In the text on the WHO Global Information System on Alcohol and Health, which two libraries does the first code cell import?

### Selected excerpt ###

We will using the Global Information System on Alcohol and Health (GISAH) maintained by WHO to answer the questions.

The WHO Global Information System on Alcohol and Health (GISAH) provides easy and rapid access to a wide range of alcohol-related health indicators. It is an essential tool for assessing and monitoring the health situation and trends related to alcohol consumption, alcohol-related harm, and policy responses in countries.

You can see an overview at http://www.who.int/gho/alcohol/en/.

Principle: Load the Data

The datasets from GISAH are available at http://apps.who.int/gho/data/node.main.GISAH?lang=en&showonly=GISAH

We want the alcohol consumption by country


In [1]:
# Import the libraries we need, which is Pandas and Numpy
import pandas as pd
import numpy as np

In [2]:
df1 = pd.read_csv('data/drinks2000.csv')

In [3]:
df1.head()

### Data listing ###

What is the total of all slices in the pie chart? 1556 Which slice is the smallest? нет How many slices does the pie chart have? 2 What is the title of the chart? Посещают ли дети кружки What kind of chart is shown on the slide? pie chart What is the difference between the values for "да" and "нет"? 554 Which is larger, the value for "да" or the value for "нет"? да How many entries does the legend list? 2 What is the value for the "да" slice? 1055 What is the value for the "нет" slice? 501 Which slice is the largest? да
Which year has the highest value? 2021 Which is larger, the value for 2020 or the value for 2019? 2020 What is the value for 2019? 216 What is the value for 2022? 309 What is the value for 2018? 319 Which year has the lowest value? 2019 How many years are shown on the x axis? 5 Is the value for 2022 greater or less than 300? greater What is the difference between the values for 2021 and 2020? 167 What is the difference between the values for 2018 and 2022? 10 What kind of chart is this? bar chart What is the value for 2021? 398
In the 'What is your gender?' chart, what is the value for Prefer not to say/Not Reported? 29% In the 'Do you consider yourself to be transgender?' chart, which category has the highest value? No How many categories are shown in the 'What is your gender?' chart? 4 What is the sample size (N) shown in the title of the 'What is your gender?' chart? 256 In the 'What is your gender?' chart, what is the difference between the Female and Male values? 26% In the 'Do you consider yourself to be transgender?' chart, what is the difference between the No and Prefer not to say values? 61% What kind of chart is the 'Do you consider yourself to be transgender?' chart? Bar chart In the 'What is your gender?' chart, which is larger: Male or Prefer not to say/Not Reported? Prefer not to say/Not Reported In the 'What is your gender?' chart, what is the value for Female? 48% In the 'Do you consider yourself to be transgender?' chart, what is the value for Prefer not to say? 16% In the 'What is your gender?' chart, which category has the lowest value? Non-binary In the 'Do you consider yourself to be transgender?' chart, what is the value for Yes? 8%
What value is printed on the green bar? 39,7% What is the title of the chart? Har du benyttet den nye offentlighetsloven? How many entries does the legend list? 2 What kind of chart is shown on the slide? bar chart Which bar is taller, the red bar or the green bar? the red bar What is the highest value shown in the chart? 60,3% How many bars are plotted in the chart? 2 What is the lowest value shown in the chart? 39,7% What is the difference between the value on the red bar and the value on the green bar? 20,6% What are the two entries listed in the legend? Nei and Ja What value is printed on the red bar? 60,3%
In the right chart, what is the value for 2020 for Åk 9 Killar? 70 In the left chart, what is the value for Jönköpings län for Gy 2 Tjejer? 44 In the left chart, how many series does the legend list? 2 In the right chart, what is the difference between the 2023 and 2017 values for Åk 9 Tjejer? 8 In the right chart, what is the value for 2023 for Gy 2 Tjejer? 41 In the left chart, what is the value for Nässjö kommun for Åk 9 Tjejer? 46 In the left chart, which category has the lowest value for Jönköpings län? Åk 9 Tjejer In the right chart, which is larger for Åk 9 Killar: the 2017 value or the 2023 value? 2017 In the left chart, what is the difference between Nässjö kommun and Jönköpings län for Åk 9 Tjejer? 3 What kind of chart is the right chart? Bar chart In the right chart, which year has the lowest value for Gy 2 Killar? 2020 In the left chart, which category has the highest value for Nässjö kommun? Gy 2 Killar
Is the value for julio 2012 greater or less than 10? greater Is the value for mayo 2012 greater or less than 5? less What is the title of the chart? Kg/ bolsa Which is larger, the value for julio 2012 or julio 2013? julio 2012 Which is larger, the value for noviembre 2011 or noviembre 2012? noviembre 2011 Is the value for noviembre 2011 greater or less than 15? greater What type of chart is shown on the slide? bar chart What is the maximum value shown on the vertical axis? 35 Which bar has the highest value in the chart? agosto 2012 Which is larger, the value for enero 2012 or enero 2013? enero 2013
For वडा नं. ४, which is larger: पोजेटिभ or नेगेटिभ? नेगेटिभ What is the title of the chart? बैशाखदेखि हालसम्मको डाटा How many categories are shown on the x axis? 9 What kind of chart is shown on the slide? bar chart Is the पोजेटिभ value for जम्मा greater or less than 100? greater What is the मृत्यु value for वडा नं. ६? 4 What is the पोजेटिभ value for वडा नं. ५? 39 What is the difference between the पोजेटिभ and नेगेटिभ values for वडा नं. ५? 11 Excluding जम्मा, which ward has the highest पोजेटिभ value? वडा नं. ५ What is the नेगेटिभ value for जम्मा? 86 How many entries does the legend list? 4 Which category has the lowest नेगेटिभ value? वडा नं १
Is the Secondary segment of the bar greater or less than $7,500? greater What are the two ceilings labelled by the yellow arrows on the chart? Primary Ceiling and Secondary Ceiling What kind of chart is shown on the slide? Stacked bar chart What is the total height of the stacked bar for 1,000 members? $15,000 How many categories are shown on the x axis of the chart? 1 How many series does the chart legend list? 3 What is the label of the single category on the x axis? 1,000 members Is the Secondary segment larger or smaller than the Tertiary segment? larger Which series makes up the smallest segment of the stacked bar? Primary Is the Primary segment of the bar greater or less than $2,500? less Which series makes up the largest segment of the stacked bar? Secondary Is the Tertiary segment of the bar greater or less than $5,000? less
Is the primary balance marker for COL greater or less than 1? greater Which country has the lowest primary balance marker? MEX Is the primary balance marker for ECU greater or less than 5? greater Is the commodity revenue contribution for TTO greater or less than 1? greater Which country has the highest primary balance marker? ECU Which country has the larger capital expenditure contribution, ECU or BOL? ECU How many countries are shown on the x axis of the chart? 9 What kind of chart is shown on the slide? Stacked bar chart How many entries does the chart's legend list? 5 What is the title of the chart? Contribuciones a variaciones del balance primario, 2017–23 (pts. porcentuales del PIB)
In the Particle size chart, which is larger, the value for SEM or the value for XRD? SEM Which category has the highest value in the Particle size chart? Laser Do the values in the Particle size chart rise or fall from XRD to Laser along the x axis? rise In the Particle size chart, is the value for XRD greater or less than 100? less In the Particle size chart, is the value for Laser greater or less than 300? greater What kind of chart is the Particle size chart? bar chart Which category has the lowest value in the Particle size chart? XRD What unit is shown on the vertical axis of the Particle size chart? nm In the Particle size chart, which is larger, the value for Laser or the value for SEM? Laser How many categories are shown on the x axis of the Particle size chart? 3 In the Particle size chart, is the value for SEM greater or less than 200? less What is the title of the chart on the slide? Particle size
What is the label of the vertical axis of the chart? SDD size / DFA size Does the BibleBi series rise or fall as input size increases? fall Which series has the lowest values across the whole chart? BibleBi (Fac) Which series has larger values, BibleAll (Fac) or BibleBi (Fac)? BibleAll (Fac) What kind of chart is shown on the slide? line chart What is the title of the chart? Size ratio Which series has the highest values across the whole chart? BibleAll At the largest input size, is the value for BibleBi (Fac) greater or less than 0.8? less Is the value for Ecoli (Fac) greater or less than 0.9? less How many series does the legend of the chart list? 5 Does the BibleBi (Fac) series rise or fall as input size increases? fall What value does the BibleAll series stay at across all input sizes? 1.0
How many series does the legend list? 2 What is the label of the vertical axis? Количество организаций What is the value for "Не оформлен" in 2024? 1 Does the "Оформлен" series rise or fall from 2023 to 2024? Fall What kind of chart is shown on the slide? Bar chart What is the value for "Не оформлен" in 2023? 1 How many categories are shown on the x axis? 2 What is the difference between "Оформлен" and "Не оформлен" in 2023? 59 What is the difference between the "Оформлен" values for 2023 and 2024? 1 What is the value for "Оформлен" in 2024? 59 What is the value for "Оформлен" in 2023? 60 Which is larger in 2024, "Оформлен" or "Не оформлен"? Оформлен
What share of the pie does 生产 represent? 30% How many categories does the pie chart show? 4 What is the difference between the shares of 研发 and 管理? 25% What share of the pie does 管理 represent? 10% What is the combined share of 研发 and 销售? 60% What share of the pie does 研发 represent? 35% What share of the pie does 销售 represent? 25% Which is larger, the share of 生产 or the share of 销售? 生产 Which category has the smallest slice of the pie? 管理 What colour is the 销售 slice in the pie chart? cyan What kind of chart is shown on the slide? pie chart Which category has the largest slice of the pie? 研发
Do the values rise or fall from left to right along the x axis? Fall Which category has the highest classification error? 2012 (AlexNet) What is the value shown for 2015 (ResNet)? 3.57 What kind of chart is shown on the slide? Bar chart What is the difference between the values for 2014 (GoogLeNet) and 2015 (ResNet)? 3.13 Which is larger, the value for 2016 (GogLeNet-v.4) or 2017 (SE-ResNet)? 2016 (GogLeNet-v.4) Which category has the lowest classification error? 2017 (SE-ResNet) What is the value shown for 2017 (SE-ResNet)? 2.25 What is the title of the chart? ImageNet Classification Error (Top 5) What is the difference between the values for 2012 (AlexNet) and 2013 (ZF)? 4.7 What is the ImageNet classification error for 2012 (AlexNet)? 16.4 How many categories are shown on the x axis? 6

###

== Worked solution ==
Pandas and NumPy.